When should you push yourself through the slump?  Motivation wanes for sure and habit is what keeps you going.  However, when is it important for habit to take over and when should you give yourself a break?  We are just humans after all and true perfection is merely an illusion.

As you know, I’m a firm believer in balance. More specifically, finding your individual balance.  Therefore, there’s going to be a spectrum of when it’s appropriate for you to push yourself and when you should give yourself the break it needs.  It’s going to be very personal to you but when I realized my balance, I thought it would be good to share as a perspective here and how I arrived at that conclusion.

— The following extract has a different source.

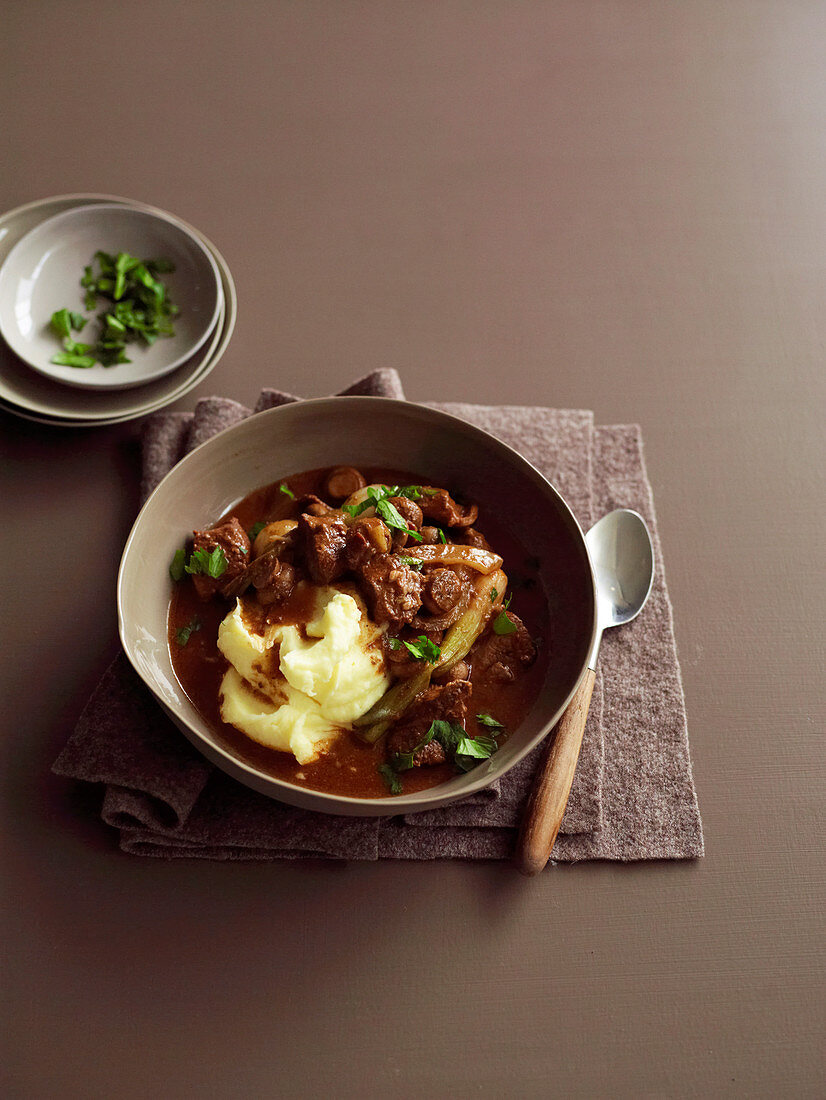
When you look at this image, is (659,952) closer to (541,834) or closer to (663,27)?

We all know that consistency matters.  To really get good at something or see results in an area, you need to be consistent – meaning you do it more often than not.  This doesn’t mean that you should over work yourself though.  Like if you’re doing a workout program and your body could physically get injured if you push it too hard when you’re sore.  Or you’re sick and you NEED to recover.

Excuses

As I working out and really before I started, I was taking a mental evaluation of all the reasons I could just stop and not work out. Running through excuses if you will.  Nobody would know, I could just do it tomorrow.  Do I feel like I will actually do it tomorrow or will I be in the same frame of mind again?  Am I so sore that this is dangerous right now?  Am I sick? Does my body just need a break?  Do I actually enjoy this program?  Is it just because there’s a lot of other things I feel like I “should” be doing at this exact moment?  Would I actually do them or just sit on the couch and think about them?

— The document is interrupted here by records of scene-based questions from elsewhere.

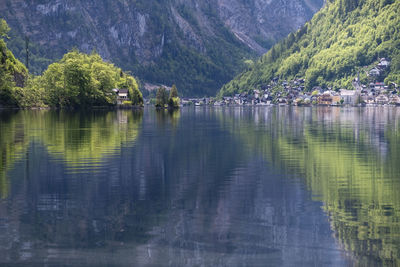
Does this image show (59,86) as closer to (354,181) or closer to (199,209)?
(354,181)

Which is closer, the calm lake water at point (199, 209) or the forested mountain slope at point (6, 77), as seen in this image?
the calm lake water at point (199, 209)

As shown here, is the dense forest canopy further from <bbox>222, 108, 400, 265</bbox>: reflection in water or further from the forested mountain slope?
<bbox>222, 108, 400, 265</bbox>: reflection in water

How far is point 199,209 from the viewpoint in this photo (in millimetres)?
23547

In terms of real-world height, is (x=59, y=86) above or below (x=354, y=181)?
above

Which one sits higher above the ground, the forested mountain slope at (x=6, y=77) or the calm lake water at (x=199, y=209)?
the forested mountain slope at (x=6, y=77)

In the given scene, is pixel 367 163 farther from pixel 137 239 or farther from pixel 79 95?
pixel 79 95

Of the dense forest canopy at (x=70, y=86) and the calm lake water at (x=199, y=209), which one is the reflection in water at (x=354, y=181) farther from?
the dense forest canopy at (x=70, y=86)

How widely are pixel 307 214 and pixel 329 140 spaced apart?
3468 cm

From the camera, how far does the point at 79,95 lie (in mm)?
169375

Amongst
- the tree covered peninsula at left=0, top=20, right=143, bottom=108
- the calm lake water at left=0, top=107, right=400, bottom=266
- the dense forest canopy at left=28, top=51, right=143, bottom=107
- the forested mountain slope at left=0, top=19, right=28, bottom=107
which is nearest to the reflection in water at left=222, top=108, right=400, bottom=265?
the calm lake water at left=0, top=107, right=400, bottom=266

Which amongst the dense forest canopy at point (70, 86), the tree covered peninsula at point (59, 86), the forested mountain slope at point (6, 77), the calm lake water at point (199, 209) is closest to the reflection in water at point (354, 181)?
the calm lake water at point (199, 209)

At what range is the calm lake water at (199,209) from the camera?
58.4 ft

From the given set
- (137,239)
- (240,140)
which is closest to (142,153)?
(240,140)

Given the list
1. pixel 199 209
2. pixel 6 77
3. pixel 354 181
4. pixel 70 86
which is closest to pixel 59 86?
pixel 70 86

I wasn’t hurt.  I wasn’t overly sore such that it was dangerous.  I wasn’t sick.  I enjoy the program.   I just didn’t feel like it and I didn’t feel like “having” to do it the next day either (the next two days were designated rest days).   Yes, I’m typically really grateful my body can even move like this and it’s truly a privilege that I am able to exercise.  At this point, I was already over halfway through my workout and it was definitely not worth it to stop – so I just kept going.

My why

I decided it was more mental fatigue than physical and I needed to do just it to do it regardless of how much “effort” I was truly putting into it.  The effort was there, but it was more of a mental push than physical.   My overall WHY with working out and doing this program is not to have the perfect body or to train as an athlete.  It’s to take care of my body.  To move it and treat it well.  Was it the best work out possible? No.  Would I have been a failure if I chose not to workout yesterday?  Absolutely not.  Did I get myself closer to my goals by pushing through my mental excuses that day? Yes.  I moved my body and I am dang proud of that.  To me, it was worth it.

Habit is definitely what got me to work out that day but I also discovered my balance.  Habit keeps me going when my excuses are purely mental.  I also no longer feel like a failure if sometimes I am just going through the motions because the fact that I still did it is a BIG deal and I know one day that the motivation and drive to push myself harder will return.

Where is your balance?  Would it have been worth it to you?  There’s no right or wrong, just what works for you.